Do prokuratury z zakładu medycyny sądowej Śląskiego Uniwersytetu Medycznego w Katowicach dotarły wyniki badań genetycznych sześciu z ośmiu znalezionych fragmentów ludzkich zwłok. Są to części jednego ciała.
W ocenie prokuratora Sławika wyniki badań mają istotne znaczenie dla rodziny, która ma teraz pewność, że Eugeniusz Wróbel nie żyje i może dokonać pochówku.
Wyników badań dwóch pozostałych znalezionych fragmentów ciała prokuratura spodziewa się za 10-14 dni.
REKLAMA
Eugeniusz Wróbel zaginął w 15 października. Bliscy powiadomili policję, skontaktowali się ze szpitalami i przeszukali miasto. W miejscach publicznych rozwiesili zdjęcia zaginionego. Wynajęli też prywatnego detektywa.
16 października córka Wróbla przekazała mediom informację o zniknięciu ojca. Tego samego dnia wieczorem policja zatrzymała syna poszukiwanego. Zarzucono mu zabójstwo ojca.
Podczas przesłuchania w prokuraturze Grzegorz W. przyznał się do zbrodni. Później, na posiedzeniu sądu, który decydował o jego aresztowaniu, odwołał swoje wyjaśnienia. Według ustaleń prokuratury do zabójstwa doszło w domu Wróbla, potem zwłoki zostały przewiezione nad Zalew Rybnicki i tam wrzucone do wody. Wcześniej zostały poćwiartowane.

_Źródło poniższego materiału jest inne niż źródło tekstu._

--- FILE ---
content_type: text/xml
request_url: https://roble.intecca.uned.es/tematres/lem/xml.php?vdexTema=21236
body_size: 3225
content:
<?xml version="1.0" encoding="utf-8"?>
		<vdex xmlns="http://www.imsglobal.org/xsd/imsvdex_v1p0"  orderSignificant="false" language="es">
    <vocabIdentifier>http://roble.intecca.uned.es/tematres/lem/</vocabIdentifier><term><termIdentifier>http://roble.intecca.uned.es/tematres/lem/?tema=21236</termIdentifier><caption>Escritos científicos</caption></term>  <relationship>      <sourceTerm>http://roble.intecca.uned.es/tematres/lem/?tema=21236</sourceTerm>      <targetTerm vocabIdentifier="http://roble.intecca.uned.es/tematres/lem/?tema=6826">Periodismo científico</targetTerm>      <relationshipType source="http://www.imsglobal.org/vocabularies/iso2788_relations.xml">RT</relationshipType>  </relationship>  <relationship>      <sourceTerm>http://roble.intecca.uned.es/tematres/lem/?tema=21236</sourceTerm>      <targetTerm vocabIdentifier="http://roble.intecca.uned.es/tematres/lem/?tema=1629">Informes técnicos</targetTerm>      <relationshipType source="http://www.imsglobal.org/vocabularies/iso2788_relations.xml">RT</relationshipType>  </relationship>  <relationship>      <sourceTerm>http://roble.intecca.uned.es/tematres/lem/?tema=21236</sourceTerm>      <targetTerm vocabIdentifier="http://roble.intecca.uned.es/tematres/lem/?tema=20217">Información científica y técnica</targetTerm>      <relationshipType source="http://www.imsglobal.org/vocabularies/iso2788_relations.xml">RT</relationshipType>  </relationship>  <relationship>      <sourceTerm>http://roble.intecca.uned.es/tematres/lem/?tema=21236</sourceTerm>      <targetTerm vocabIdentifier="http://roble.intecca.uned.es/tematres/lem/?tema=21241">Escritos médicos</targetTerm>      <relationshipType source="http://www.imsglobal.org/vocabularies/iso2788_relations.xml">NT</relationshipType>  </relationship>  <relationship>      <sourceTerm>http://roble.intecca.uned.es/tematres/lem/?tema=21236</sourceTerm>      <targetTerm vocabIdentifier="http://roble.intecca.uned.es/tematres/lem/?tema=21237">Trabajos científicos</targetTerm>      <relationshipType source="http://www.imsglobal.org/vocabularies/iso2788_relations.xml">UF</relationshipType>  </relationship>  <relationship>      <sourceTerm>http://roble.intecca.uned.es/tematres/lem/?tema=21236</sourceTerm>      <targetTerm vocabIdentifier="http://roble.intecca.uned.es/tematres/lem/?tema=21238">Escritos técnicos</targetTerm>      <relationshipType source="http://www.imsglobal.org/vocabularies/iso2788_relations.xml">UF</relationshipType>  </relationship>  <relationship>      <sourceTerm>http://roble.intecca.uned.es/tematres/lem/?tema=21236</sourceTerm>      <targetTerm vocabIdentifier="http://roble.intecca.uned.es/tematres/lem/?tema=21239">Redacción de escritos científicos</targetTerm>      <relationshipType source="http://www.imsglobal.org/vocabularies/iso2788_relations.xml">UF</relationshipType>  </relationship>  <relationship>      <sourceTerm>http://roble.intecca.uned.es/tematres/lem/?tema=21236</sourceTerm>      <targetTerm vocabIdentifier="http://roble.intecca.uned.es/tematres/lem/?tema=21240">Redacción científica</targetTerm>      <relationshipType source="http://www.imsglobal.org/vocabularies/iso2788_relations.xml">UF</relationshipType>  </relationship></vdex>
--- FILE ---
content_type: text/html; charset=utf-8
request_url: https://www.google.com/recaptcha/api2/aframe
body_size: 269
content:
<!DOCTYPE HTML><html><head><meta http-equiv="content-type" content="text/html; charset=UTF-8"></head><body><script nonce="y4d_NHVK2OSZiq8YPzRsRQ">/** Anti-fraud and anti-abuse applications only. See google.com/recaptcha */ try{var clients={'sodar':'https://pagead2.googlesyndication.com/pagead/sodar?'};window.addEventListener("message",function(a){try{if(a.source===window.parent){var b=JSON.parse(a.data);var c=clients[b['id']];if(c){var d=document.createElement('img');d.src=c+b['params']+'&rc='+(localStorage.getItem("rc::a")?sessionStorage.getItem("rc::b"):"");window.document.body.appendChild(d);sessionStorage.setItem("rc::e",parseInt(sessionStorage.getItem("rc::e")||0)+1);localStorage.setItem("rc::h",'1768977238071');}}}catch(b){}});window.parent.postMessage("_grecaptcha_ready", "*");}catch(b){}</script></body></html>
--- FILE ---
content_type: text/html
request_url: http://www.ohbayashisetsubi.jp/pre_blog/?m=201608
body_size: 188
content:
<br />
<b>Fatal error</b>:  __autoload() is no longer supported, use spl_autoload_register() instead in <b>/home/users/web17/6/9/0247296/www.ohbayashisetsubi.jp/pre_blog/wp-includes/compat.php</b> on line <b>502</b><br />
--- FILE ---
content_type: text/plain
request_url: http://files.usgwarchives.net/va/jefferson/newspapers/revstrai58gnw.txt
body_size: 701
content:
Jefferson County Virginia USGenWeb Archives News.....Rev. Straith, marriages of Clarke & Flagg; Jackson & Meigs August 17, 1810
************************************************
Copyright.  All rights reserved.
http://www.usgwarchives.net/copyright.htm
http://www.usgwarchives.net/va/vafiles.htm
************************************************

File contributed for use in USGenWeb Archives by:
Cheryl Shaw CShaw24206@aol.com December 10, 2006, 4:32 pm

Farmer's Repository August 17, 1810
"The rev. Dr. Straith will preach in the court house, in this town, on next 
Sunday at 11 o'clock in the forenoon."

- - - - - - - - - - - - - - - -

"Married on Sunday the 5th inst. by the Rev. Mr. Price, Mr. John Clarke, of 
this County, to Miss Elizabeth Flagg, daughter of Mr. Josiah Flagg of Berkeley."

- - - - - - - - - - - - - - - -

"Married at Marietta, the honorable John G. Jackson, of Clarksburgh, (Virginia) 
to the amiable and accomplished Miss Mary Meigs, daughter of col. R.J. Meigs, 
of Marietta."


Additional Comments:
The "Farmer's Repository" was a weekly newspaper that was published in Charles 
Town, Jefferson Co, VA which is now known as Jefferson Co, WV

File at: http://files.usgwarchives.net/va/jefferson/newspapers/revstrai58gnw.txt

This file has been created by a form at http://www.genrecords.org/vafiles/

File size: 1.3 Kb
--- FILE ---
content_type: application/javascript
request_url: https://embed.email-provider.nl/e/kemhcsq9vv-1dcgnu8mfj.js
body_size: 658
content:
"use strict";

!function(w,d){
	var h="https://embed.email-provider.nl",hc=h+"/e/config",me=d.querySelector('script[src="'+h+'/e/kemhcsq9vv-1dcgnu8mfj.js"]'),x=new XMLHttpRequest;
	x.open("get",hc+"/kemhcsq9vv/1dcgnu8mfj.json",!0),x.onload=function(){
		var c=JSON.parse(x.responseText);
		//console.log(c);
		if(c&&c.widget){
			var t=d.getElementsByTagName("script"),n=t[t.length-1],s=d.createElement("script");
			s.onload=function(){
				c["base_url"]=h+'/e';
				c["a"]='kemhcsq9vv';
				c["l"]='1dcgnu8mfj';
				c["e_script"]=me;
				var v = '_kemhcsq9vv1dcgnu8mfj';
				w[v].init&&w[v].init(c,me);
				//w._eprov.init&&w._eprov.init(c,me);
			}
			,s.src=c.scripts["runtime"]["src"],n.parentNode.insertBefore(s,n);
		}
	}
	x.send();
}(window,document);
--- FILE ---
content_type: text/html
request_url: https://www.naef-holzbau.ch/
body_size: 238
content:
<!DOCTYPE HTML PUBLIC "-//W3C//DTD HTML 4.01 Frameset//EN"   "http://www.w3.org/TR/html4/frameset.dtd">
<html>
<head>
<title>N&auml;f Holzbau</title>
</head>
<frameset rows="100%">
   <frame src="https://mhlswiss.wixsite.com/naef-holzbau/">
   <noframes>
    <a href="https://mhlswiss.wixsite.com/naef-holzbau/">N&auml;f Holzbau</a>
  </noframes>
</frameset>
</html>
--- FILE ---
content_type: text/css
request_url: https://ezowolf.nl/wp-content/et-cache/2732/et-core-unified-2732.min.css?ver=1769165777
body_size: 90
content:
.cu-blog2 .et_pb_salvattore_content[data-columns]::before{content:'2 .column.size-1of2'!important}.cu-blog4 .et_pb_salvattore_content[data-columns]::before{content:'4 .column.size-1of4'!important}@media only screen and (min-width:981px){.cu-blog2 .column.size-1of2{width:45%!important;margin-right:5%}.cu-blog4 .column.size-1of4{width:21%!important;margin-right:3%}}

Kiedy śledczy otrzymali informację, że ciało Wróbla zostało wrzucone do Zalewu Rybnickiego, do przeszukiwania rejonu zbiornika zostali skierowani policjanci i strażacy. Kilka dni po zbrodni z zalewu wyłowiono dwa fragmenty ludzkiego korpusu. Później w wodzie znajdowano kolejne fragmenty ciała.
Prokuratura ciągle nie chce szerzej mówić na temat motywu zbrodni. Za najbardziej prawdopodobny uważa się nieporozumienia finansowe.